Jags-style samplers - Githubissues

itsdfish commented 5 years ago

I am opening this feature request after a discussion on Slack regarding the performance of PG. For continuous parameters in particular, particles tend to get stuck. It's not clear to me to what extent this may happen for discrete parameters. Here is an example:

using Turing,Random,StatsPlots
@model model(y) = begin
    μ ~ Normal(0,10)
    σ ~ Truncated(Cauchy(0,1),0,Inf)
    for j in 1:length(y)
        y[j] ~ Normal(μ,σ)
    end
end
Random.seed!(3431)
y = rand(Normal(0,1),50)
chain = sample(model(y),PG(40,4000))
chain = chain[2001:end,:,:]
println(chain)
plot(chain)

fig4

This required about 2.5 minutes to run on my system.

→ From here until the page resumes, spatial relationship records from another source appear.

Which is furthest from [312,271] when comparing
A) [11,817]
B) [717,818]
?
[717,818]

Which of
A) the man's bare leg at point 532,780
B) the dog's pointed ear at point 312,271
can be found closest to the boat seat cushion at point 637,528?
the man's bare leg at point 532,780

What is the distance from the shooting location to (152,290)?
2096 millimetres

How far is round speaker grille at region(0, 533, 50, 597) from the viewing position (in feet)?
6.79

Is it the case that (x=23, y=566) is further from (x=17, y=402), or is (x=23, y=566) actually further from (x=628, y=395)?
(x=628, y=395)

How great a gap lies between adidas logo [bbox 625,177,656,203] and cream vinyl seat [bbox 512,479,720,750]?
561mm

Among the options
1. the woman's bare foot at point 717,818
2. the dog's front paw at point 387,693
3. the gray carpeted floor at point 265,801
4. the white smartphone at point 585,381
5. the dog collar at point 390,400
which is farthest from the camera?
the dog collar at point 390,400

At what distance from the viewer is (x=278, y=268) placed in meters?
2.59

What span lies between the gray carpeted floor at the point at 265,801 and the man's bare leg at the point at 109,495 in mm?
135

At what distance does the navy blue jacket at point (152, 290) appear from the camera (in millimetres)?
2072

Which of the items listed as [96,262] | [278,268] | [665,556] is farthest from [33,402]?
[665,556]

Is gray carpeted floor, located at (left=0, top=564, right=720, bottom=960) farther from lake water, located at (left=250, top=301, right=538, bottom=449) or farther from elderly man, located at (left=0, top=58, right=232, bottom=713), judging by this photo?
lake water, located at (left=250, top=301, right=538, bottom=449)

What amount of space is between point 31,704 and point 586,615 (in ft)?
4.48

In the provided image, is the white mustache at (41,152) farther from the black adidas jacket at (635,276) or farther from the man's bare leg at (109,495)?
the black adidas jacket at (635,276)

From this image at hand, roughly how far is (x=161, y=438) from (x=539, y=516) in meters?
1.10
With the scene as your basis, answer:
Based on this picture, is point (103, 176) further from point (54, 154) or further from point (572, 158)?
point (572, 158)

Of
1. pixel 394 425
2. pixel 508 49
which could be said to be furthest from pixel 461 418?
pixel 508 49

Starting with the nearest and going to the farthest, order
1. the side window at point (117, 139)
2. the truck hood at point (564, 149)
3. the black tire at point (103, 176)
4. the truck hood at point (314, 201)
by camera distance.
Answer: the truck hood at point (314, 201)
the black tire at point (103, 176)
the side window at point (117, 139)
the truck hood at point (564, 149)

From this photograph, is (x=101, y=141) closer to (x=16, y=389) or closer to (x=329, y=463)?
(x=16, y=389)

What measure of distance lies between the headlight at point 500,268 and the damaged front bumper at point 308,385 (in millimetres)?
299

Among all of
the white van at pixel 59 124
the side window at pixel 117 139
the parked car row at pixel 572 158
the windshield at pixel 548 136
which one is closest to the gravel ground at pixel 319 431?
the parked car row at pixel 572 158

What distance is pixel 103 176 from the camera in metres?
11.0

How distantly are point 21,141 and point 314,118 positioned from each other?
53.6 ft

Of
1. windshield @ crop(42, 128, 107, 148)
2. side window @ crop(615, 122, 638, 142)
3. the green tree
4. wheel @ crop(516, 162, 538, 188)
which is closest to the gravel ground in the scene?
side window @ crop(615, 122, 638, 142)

Increasing the number of particles to 80 did not help much.

As a basis for comparison, here is the same model coded in Jags:

ENV["JAGS_HOME"] = "usr/bin/jags" #your path here
using Jags, StatsPlots, Random, Distributions
#cd(@__DIR__)
ProjDir = pwd()
Random.seed!(3431)

y = rand(Normal(0,1),50)

Model = "
model {
      for (i in 1:length(y)) {
            y[i] ~ dnorm(mu,sigma);
      }
      mu  ~ dnorm(0, 1/sqrt(10));
      sigma  ~ dt(0,1,1) T(0, );
  }
"

monitors = Dict(
  "mu" => true,
  "sigma" => true,
  )

jagsmodel = Jagsmodel(
  name="Gaussian",
  model=Model ,
  monitor=monitors,
  ncommands=4, nchains=1,
  #deviance=true, dic=true, popt=true,
  pdir=ProjDir
  )

println("\nJagsmodel that will be used:")
jagsmodel |> display

data = Dict{String, Any}(
  "y" => y,
)

inits = [
  Dict("mu" => 0.0,"sigma" => 1.0,
  ".RNG.name" => "base::Mersenne-Twister")
]

println("Input observed data dictionary:")
data |> display
println("\nInput initial values dictionary:")
inits |> display
println()
#######################################################################################
#                                 Estimate Parameters
#######################################################################################
sim = jags(jagsmodel, data, inits, ProjDir)
sim = sim[5001:end,:,:]
plot(sim)

jags

This required about .267 seconds on my machine, which is nearly a 600 fold speed up.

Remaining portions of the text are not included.